6. Sound files must be indexed and retrievable from a library catalog under the poet’s name and from search engines on the web.

== Content ==
PennSound recordings fall into different categories within the website. They can be included in an author page, a series page, an anthology, collection or group page, as a single recording contained in a singles archive, as part of PennSound's Cinema collection, podcast collection, or in the website's classics collection.

=== PennSound Authors ===
Many of the poets whose recordings are available on the website have individual pages called author pages. Author pages include both historical and contemporary recordings, generously provided to PennSound from the poets themselves, universities and institutions such as Harvard University's Woodberry Poetry Room, and from poets' estates. Recordings are broken down into singles, or song length recordings of individual poems. Complete readings are also available. PennSound authors include Robert Creeley, Louis Zukofsky, Rae Armantrout, Barbara Guest, Bernadette Mayer, and many others.

=== Series Pages ===
PennSound hosts and updates recordings that were or are part of historic and ongoing poetry reading series. Represented series include, among many others, the Ear Inn / Segue Series, a poetry reading series in New York that has been ongoing since 1977, Cross Cultural Poetics, a radio show hosted by poet Leonard Schwartz, LINEbreak and Close Listening, conversation series with Charles Bernstein, and the Emergency Reading Series, a poetry reading series hosted by the Kelly Writers House at the University of Pennsylvania.

=== Anthologies/ Collections/ Groups ===
PennSound hosts recordings that are part of anthologies, collections and groups, such as readings and discussions of poetics that took place as part of the same academic conference, readings from different poets at the same event, and readings from poetry and poetics symposiums. Such collections include the LEGEND recording from 1981, with readings from Bruce Andrews, Ron Silliman, Ray DiPalma, and Charles Bernstein, readings from a celebration of Hart Crane, and readings from the Festival of Contemporary Japanese Women Poets.

=== Singles Archive ===
A searchable alphabetized archive of single recordings contains individual poems, introductions to readings, and other miscellaneous recordings on the PennSound website.

=== PennSound Cinema ===
PennSound recently added a selection of poetry related videos, including videos from the 2004 Louis Zukofsky Centennial Conference, films of Hannah Weiner and Armand Schwerner by Phill Niblock, and videos of Jerome Rothenberg in conversation and discussion at the Kelly Writers House.

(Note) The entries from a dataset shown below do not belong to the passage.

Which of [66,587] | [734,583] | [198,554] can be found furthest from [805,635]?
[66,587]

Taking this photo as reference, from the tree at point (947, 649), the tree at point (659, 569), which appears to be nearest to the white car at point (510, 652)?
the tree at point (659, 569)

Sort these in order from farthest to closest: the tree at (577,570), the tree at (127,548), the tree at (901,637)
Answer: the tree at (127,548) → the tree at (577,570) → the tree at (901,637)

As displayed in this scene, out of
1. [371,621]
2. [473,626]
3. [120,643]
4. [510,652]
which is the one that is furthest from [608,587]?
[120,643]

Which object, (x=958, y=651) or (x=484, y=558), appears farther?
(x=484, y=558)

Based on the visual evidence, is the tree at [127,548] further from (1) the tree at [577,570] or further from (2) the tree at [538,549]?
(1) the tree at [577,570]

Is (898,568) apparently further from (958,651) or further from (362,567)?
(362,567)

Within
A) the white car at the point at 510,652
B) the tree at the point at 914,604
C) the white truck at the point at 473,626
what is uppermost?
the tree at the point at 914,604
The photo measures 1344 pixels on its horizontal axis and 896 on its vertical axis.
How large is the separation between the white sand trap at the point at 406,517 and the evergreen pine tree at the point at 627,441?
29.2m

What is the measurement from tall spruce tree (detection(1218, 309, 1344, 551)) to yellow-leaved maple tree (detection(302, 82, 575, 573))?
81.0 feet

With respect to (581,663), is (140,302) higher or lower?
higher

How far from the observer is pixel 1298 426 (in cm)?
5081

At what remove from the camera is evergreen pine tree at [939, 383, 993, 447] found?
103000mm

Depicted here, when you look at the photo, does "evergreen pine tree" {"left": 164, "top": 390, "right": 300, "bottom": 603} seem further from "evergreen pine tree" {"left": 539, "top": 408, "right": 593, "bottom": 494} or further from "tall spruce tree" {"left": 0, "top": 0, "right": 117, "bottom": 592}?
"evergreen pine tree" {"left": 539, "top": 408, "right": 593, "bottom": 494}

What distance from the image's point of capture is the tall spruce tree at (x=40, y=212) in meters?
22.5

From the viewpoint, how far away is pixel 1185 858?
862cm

=== PennSound Podcasts ===
PennSound hosts its own podcast series, the PennSound Podcasts, which highlights recordings from the PennSound archive, including works by Adrienne Rich, Robert Creeley, and George Oppen. In addition, in collaboration with the Kelly Writers House and The Poetry Foundation, PennSound sponsors PoemTalk, a podcast that features a discussion of a different poet or poem each show. Past subjects include Ezra Pound's America, Rodrigo Toscano's poetics, and Amiri Baraka's Kenyatta.

=== Classics ===
In addition to relatively modern works, PennSound also includes readings and sometimes musical versions of classical Greek poetry, Geoffrey Chaucer, John Milton, Alexander Pope, and William Shakespeare.

==Collaboration==
PennSound works closely in collaboration with the Kelly Writers House, UbuWeb, The Electronic Poetry Center, Jacket2 magazine, The Center for Programs in Contemporary Writing at the University of Pennsylvania, and the University of Pennsylvania Libraries.